EDIT: I reread the OP and noted that the total isn't 330, but 400+. At this point all the parameters entered into a wire size calculation become critical. For instance, the common use of "110" as a voltage may not reflect the reality of the job. For example, in my area we tend to see voltages in the 125- 127 range. It makes a big difference in voltage drop. The other issue is the "9 or 10" amps quoted as draw. Given that one contractor recommended a seriously undersized feed, I would want to see complete specs. on the gate opener before I started buying wire. If this 9-10 turns out to be 14-15 when the charger is humming at full load, you could really end up in trouble. OTOH, if it's closer to 5-6 amps, you might be putting a lot of wasted money in the ground.


----------



## TnAndy

tiogacounty said:


> I would want to see complete specs. on the gate opener before I started buying wire. If this 9-10 turns out to be 14-15 when the charger is humming at full load, you could really end up in trouble.
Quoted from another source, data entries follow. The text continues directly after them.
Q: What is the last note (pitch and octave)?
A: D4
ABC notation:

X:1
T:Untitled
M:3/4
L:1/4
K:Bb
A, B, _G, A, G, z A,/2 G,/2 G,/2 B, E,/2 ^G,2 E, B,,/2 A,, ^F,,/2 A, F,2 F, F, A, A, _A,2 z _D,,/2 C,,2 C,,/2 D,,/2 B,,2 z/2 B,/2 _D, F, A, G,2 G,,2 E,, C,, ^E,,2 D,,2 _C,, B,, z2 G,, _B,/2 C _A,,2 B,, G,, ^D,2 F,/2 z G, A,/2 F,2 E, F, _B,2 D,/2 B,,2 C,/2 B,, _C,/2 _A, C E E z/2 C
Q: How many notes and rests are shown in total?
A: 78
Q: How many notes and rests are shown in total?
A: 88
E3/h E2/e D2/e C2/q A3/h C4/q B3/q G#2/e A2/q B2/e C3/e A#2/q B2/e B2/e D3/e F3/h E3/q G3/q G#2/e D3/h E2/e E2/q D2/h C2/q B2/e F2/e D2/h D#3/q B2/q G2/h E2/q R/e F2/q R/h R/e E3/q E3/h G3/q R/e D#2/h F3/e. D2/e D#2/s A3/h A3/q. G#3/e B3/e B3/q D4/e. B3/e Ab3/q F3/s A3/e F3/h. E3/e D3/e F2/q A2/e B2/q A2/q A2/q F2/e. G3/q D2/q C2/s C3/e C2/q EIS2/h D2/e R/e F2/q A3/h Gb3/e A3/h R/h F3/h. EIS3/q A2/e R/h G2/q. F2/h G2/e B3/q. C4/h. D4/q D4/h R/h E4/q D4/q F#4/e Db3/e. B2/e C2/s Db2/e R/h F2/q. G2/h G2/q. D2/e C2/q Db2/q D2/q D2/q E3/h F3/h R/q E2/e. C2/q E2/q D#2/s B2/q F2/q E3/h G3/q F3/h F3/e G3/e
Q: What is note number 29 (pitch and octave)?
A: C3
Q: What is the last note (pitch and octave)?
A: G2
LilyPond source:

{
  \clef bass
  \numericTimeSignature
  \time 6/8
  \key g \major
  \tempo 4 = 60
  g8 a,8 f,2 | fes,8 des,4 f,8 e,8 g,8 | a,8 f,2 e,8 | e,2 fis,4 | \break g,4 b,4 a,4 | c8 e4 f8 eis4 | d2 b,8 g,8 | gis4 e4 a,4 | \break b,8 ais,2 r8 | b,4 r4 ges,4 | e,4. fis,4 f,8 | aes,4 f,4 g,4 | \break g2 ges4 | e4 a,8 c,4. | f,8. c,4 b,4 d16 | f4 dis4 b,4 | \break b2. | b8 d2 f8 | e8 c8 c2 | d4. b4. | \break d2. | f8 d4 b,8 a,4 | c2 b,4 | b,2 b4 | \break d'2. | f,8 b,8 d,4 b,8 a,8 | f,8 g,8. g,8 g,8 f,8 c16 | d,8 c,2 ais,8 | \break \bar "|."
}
OTOH, if it's closer to 5-6 amps, you might be putting a lot of wasted money in the ground.


Exactly.

I'd venture a "guess" that since this IS a 24v system with battery, the battery is actually doing the "heaving lifting" as far as supplying your gate opener motor needs and all you have is a small 2-5amp trickle type charger to keep the battery up since the open/close cycles per day is probably only going to be a few...and a small charger can take care of it between draws.....but that is purely a guess without the specs.


----------



## uhcrandy

There are also many Solar powered options.


----------



## ponyboy123

Might be worth checking out a small solar panel or a wind turbine.......


----------